マインドフルネスの実践は、特別な場所や道具を必要としません。朝の目覚めの瞬間、コーヒーの香りを味わうひととき、通勤電車の中の揺れを感じるとき、そんな日常の中で、「今、ここにいる」ことを思い出すだけでいいのです。呼吸に意識を向けるだけでも、今この瞬間に自分を取り戻す扉がそっと開かれます。
マインドフルネスは魔法ではありません。
一度行えばすべてが変わるというものでもありません。しかし、毎日の暮らしの中で、ほんの数分でも、自分の呼吸に寄り添い、心の動きに気づき、静かに観察する時間を持つこと。それを積み重ねていくことで、私たちは少しずつ、自分自身との関係を、そして世界との関係を変えていく力を育むことができます。

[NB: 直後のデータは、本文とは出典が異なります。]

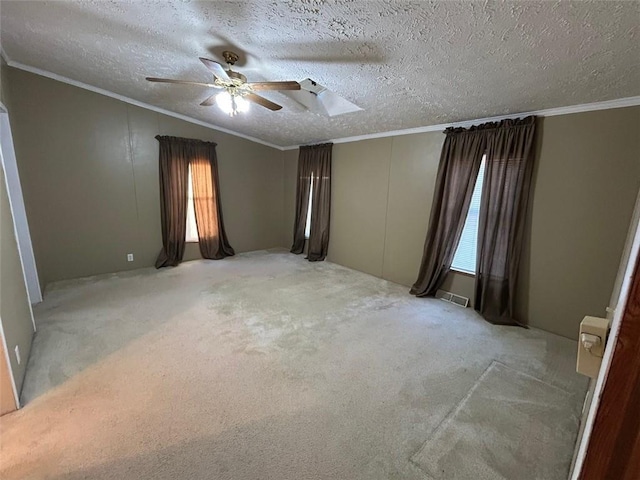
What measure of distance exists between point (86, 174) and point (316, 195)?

「今、ここにいる」こと。それは、シンプルだけれど忘れがちな、最も大切なこと。
マインドフルネスとは、その大切さを静かに思い出させてくれる、生き方の知恵なのです。

マインドフルネスには多くの流派・体系がある
起源が仏教瞑想にありながら、時代や目的に応じて変化をする
マインドフルネスのルーツは、紀元前5世紀頃に釈迦(ブッダ)によって体系化された「サティ(気づき)」にあります。しかし、その後2500年の歴史の中で、上座部仏教(ヴィパッサナー瞑想)、大乗仏教(禅など)、チベット密教など、地域ごとに異なる形で発展してきました。
それに加え、20世紀後半からは仏教の枠を超えて、心理療法や教育、ビジネス領域などへと応用されるようになり、目的や文化に合わせて多様な形に進化しました。
・具体的には以下の内容になります。
流派・体系名 | 主な特徴 | 主な対象 |
---|---|---|
MBSR | 医療的・科学的 | ストレス、慢性痛 |
MBCT | 認知療法との統合 | うつ、不安 |
ACT | 行動療法×受容 | 心理的柔軟性 |
Breathworks | 痛みと共に生きる | 慢性痛、病気 |
プラムヴィレッジ | 日常生活の気づき | 暮らし全体 |
Unified Mindfulness | 科学的・統合的 | 理論派、瞑想指導 |
CFT | 慈悲と回復 | 自己否定、トラウマ |
仏教ベース | 精神的修行 | 瞑想者、宗教心のある方 |
自己洞察瞑想療法(SIMT) | 医療的・科学的 | うつ、不安、ストレス |
これらは、それぞれ異なる背景や目的を持ちながら、共通して「気づき(mindfulness)」の育成を目指しています。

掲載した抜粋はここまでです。